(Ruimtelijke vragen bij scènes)
= = = = =
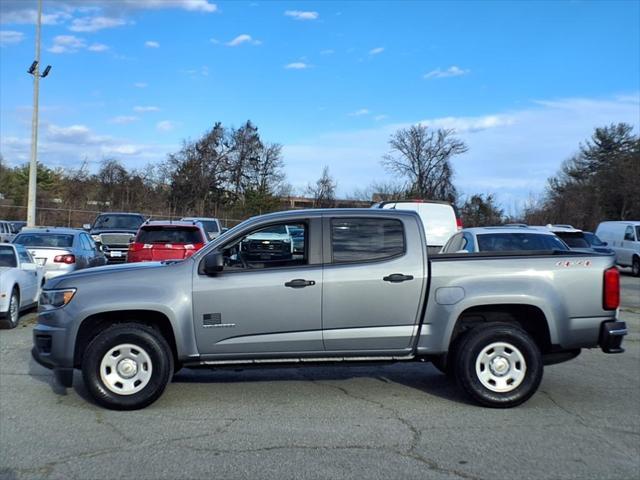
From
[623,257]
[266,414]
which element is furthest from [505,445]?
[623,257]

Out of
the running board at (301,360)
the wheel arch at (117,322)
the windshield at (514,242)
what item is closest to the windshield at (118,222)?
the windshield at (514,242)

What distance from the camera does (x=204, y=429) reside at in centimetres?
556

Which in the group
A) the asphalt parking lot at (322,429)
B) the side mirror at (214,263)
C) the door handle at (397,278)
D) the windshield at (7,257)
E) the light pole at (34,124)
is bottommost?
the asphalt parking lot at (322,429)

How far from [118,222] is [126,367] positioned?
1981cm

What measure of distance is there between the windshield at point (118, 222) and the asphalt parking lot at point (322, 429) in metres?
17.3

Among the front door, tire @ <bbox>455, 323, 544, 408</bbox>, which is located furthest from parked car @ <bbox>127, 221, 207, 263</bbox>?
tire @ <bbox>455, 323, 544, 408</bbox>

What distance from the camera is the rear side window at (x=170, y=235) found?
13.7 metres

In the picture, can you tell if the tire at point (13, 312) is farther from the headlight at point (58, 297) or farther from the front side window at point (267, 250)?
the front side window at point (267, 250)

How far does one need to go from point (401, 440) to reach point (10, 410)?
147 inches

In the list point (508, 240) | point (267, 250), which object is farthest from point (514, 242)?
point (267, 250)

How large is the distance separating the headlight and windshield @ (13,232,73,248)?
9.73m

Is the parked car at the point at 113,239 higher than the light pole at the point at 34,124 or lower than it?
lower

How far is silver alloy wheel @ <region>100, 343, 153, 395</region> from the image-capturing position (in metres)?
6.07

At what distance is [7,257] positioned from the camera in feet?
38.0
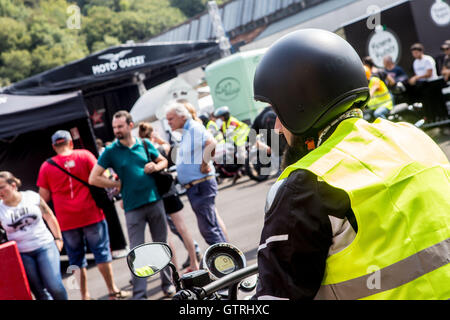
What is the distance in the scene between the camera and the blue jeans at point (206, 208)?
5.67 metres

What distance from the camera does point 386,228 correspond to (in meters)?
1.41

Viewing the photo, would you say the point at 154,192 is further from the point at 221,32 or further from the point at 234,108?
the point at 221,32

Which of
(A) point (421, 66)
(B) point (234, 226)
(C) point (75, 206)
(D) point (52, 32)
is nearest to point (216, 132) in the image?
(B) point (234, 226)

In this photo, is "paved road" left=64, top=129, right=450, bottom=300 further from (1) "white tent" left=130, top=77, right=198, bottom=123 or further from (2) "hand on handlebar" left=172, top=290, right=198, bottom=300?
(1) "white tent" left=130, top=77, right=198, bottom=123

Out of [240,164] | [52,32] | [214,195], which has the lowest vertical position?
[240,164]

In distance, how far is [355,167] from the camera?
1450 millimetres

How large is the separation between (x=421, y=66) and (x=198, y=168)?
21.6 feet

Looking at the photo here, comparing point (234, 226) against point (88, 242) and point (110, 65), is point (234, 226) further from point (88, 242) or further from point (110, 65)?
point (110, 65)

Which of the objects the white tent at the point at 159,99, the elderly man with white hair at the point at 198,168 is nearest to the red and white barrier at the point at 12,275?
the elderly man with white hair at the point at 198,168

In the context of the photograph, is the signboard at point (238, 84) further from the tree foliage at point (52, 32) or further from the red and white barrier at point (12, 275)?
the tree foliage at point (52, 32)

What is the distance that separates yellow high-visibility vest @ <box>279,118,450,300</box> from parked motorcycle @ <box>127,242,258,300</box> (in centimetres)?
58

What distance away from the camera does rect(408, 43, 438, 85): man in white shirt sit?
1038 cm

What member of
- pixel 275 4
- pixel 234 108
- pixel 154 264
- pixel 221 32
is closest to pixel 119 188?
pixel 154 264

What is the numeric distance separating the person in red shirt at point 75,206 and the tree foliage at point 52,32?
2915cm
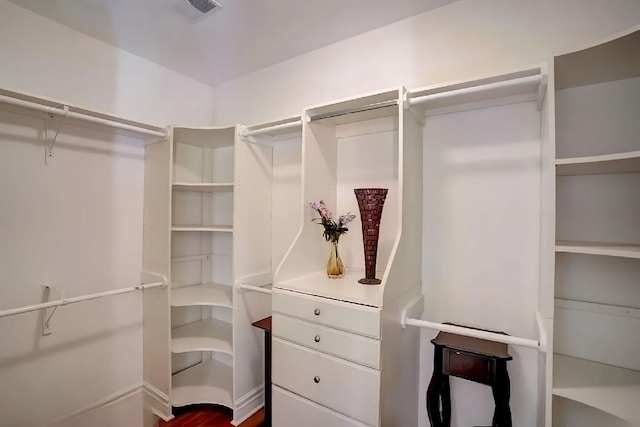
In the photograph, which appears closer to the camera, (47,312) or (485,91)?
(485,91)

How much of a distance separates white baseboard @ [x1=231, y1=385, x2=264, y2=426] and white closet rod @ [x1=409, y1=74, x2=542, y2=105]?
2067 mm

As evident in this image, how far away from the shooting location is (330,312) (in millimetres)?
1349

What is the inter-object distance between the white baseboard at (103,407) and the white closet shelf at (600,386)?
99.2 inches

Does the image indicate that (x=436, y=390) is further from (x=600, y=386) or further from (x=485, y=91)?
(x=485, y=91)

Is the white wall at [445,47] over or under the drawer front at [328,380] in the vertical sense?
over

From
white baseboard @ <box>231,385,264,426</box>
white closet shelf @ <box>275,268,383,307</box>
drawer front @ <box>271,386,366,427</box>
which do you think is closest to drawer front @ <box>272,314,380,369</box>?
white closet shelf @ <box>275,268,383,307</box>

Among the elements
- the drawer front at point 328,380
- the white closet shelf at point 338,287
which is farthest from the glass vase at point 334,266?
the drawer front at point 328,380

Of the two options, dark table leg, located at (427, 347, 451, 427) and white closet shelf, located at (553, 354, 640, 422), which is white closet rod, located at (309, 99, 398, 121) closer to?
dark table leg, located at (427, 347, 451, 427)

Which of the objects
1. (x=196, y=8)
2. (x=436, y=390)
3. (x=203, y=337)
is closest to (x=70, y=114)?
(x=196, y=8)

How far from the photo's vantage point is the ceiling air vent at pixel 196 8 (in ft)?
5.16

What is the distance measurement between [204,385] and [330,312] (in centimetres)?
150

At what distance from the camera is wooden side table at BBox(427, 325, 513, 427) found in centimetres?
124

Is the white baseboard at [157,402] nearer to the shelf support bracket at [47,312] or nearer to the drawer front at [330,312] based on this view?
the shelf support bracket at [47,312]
= = = = =
WAT TE DOEN
Geef het deel van de items terug dat begint bij de regel met "Among the elements" en doorloopt tot het einde van de items, beide grenzen inbegrepen. Neem deze regels ongewijzigd over en voeg niets anders toe.

UITWERKING OPDRACHT
Among the elements
- the drawer front at point 328,380
- the white closet shelf at point 338,287
which is farthest from the glass vase at point 334,266?
the drawer front at point 328,380

Of the two options, dark table leg, located at (427, 347, 451, 427) and white closet shelf, located at (553, 354, 640, 422), which is white closet rod, located at (309, 99, 398, 121) closer to?
dark table leg, located at (427, 347, 451, 427)

Which of the objects
1. (x=196, y=8)
2. (x=436, y=390)
3. (x=203, y=337)
is closest to (x=70, y=114)?
(x=196, y=8)

How far from the photo's vantage point is the ceiling air vent at pixel 196 8 (in ft)?
5.16

What is the distance measurement between [204,385] and [330,312] (in centimetres)?
150

At what distance from the camera is wooden side table at BBox(427, 325, 513, 427) found in centimetres?
124

Is the white baseboard at [157,402] nearer to the shelf support bracket at [47,312] or nearer to the drawer front at [330,312] based on this view?
the shelf support bracket at [47,312]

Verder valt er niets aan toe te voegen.